The numeric_iterator would create a symbolic batch index, and compile a single function
that extracts the corresponding minibatch.  The arguments to the
numeric_iterator function can also specify what compile mode to use, any givens
you might want to apply, etc.


What About Learners?
--------------------

The discussion above only mentioned datasets, but not learners. The learning
part of a learner is not a main concern (currently). What matters most w.r.t.
what was discussed above is how a learner takes as input a dataset and outputs
another dataset that can be used with the dataset API.

James asks:
What's wrong with simply passing the variables corresponding to the dataset to
the constructor of the learner?
That seems much more flexible, compact, and clear than the decorator.

A Learner may be able to compute various things. For instance, a Neural
Network may output a ``prediction`` vector (whose elements correspond to
estimated probabilities of each class in a classification task), as well as a
``cost`` vector (whose elements correspond to the penalized NLL, the NLL alone
and the classification error). We would want to be able to build a dataset
that contains some of these quantities computed on each sample in the input
dataset.

The Neural Network code would then look something like this:

    .. code-block:: python

        class NeuralNetwork(Learner):

            @datalearn(..)
            def compute_prediction(self, sample):
                return softmax(theano.tensor.dot(self.weights, sample.input))

            @datalearn(..)
            def compute_nll(self, sample):
                return - log(self.compute_prediction(sample)[sample.target])

            @datalearn(..)
            def compute_penalized_nll(self, sample):
                return (self.compute_nll(self, sample) +
                        theano.tensor.sum(self.weights**2))

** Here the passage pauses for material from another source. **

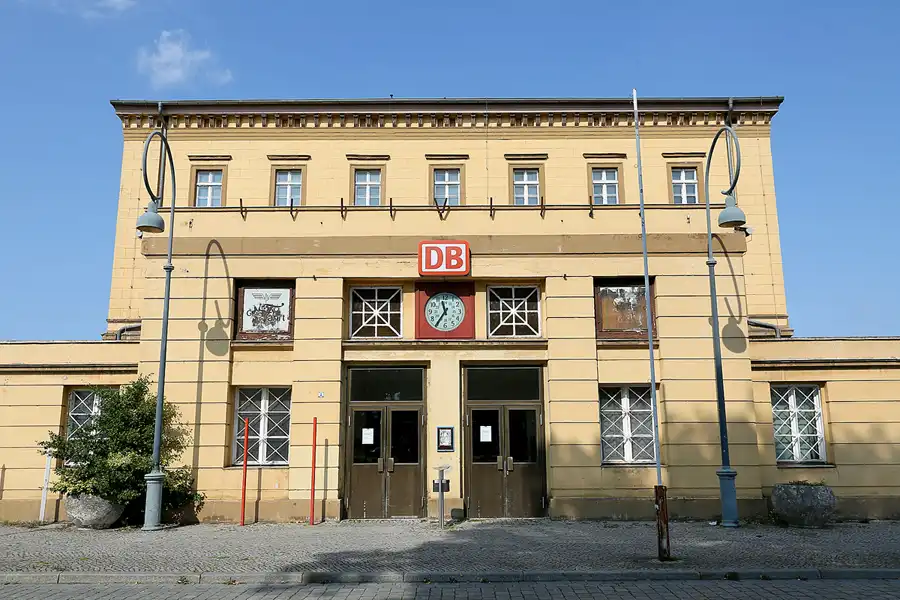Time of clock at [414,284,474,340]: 11:35
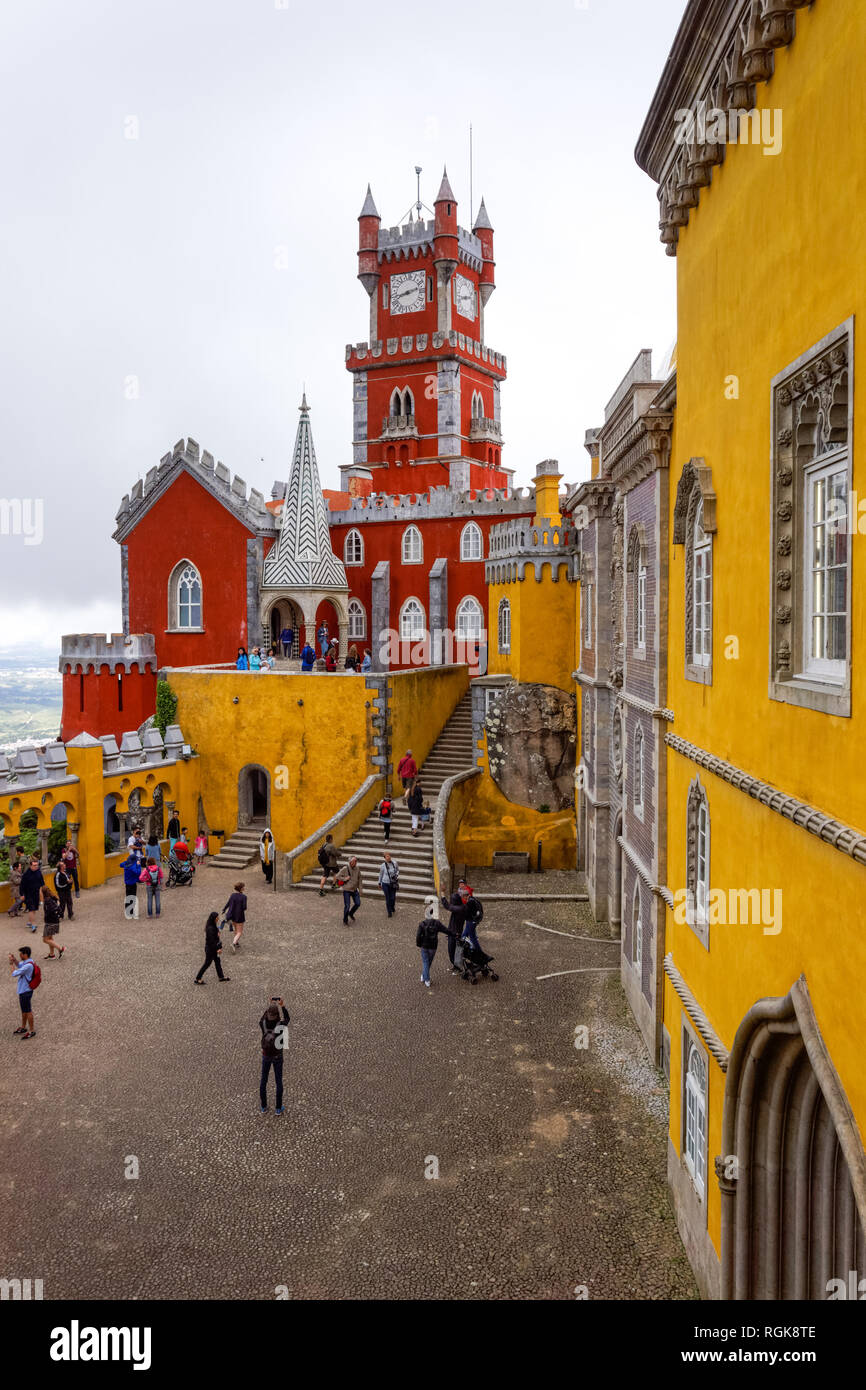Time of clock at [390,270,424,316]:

            @datalearn(..)
            def compute_class_error(self, sample):
                probabilities = self.compute_prediction(sample)
                predicted_class = theano.tensor.argmax(probabilities)
                return predicted_class != sample.target

            @datalearn(..)
            def compute_cost(self, sample):
                return theano.tensor.concatenate([
                        self.compute_penalized_nll(sample),
                        self.compute_nll(sample),
                        self.compute_class_error(sample),
                        ])
            
The ``@datalearn`` decorator would be responsible for allowing such a Learner
to be used e.g. like this:

    .. code-block:: python

        nnet = NeuralNetwork()
        predict_dataset = nnet.compute_prediction(dataset)
        for sample in dataset:
            predict_sample = nnet.compute_prediction(sample)
        predict_numeric = nnet.compute_prediction({'input': numpy.zeros(10)})
        multiple_fields_dataset = ConcatDataSet([
                nnet.compute_prediction(dataset),
                nnet.compute_cost(dataset),
                ])
        
In the code above, if one wants to obtain the numeric value of an element of
``multiple_fields_dataset``, the Theano function being compiled would be able
to optimize computations so that the simultaneous computation of
``prediction`` and ``cost`` is done efficiently.